Si voy solo, llamo a mi mamá o camino más rápido, pero no le digo nada si las cosas empeoran ”, explica la joven,“ pero cuando voy con amigos tengo menos miedo. Y a veces les gritaba: ¿Por qué hacen esto? «

El miedo a que los cumplidos, las miradas y los acercamientos se conviertan en golpes o violaciones es lo que normalmente hace que Rodríguez opte por no reaccionar ante una situación de acoso. «Si voy solo, llamo a mi mamá o camino más rápido, pero no le digo nada por si después se pone peor», explica la joven. Pero cuando va con amigos, le quita los miedos y, en ocasiones, se ha enfrentado a los autores. «A veces les gritaba: ¿por qué haces esto?» Rodríguez dice que cuando les gritó, se sorprendieron y terminaron huyendo. «Tienen los ojos bien abiertos porque están acostumbrados a no responder. Les sorprende que lo encontremos insoportable», dice.

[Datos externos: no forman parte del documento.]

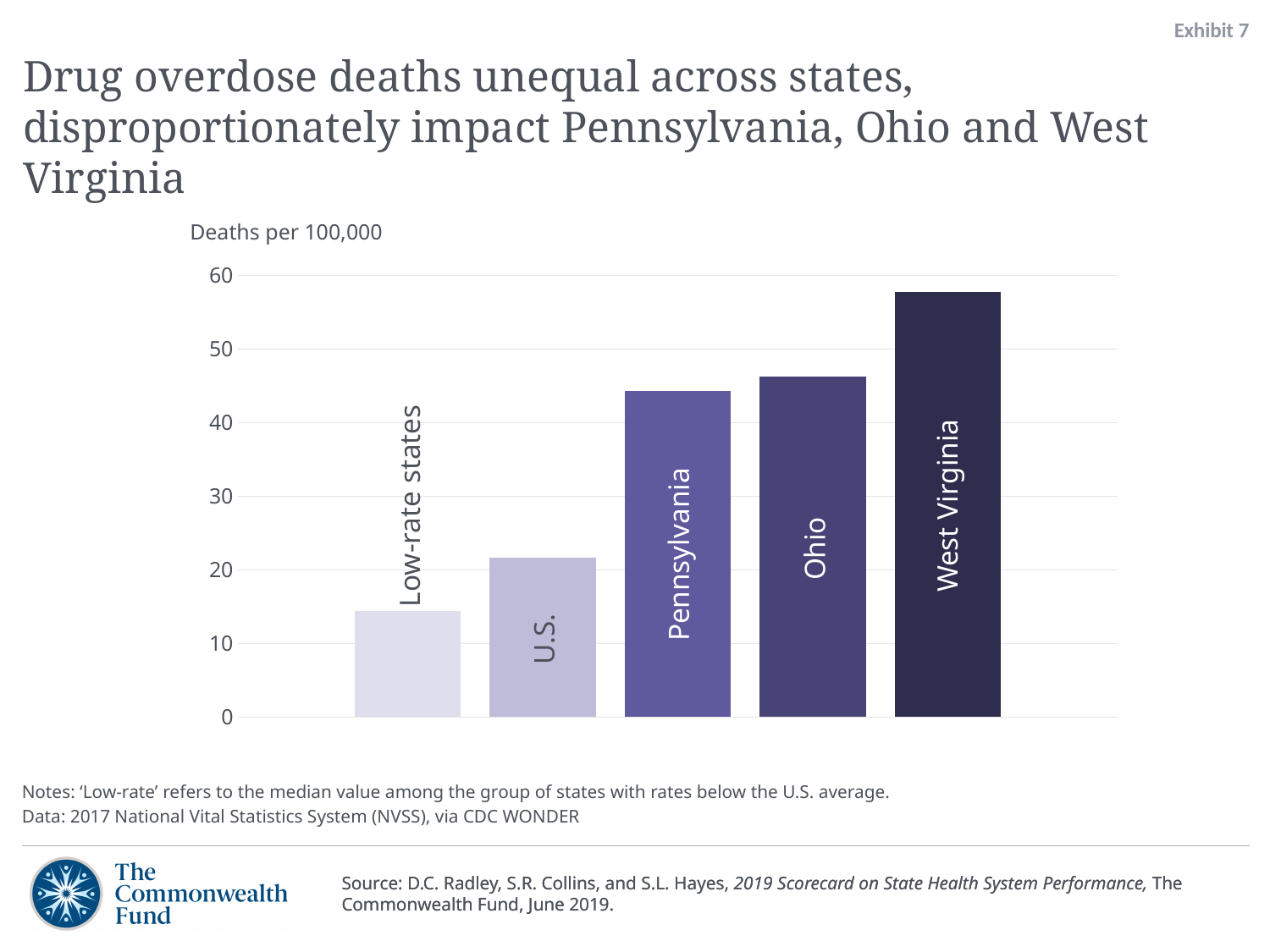
Which has a higher death rate, Ohio or West Virginia? West Virginia What unit is the y axis of the chart measured in? Deaths per 100,000 Is the value for Low-rate states greater or less than 20? less Is the value for Pennsylvania greater or less than 40? greater Is the value for West Virginia greater or less than 50? greater Which category has the highest drug overdose death rate? West Virginia What kind of chart is shown on the slide? Bar chart Which category has the lowest drug overdose death rate? Low-rate states Do the bar values rise or fall from left to right across the chart? Rise How many bars are plotted in the chart? 5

Las cinco claves que proponen

Al finalizar el encuentro virtual se seleccionaron las cinco propuestas más repetidas y se presentarán a las administraciones locales. «Ellos son los que mejor pueden comprender lo que se necesita en sus ciudades», dice López. La primera de las sugerencias es crear un tema sobre igualdad de género que se incluya en el currículo escolar en todos los niveles para hablar sobre discriminación, privilegio, sexualidad y violencia. Además, proponen implementar puntos seguros en las áreas de recreación, enfocándose en brindar ayuda a la víctima y asesoría de actuación a los testigos. Además de la presencia de psicólogos y educadores que aseguran el apoyo emocional de las jóvenes en caso de acoso.

Las jóvenes proponen implementar «lugares seguros» en las áreas de recreación, enfocándose en ayudar a la víctima y asesorar sobre la acción a los testigos. Además de una mayor presencia de psicólogos y educadores que aseguran el apoyo emocional de las jóvenes en caso de acoso.

La clave de Rodríguez también es hacerlo visible. “Nada cambiará si el énfasis no está en la educación. Tienes que entender que no es justo. Tuve la suerte de que mis padres sean feministas y crecí con esta mentalidad desde pequeña, pero otros no van a aprender la igualdad por acción divina, necesitamos una educación activa ”, dice. Sara Mora, de 19 años, coincide en que dar a conocer esta situación es vital. Especialmente a ellos: “Cuando hablo con mis amigos sobre eso, dicen que los enoja y que los golpea, pero al final no se lo toman en serio. Ya que no depende directamente de ellos … «

El 90% de las víctimas dice que nadie las ayudó

Para Mora, la prioridad es su seguridad. Y las veces que ha sido atacado, generalmente prefiere «seguir adelante e ignorarlo». Pero cuando ve que hay gente en la calle y «depende de la situación» pide ayuda. El problema es que esto no siempre ocurre. Según los primeros datos recogidos por el organismo internacional, el 90% de los jóvenes entrevistados asegura que nadie les ha ayudado. De hecho, dos de cada cinco testigos de acoso sexual no hicieron nada. Rodríguez añade: “Parece que cuando hablamos de ciudades europeas nuestra seguridad está garantizada, pero no lo está. Y ahora tenemos que cambiarlo ”.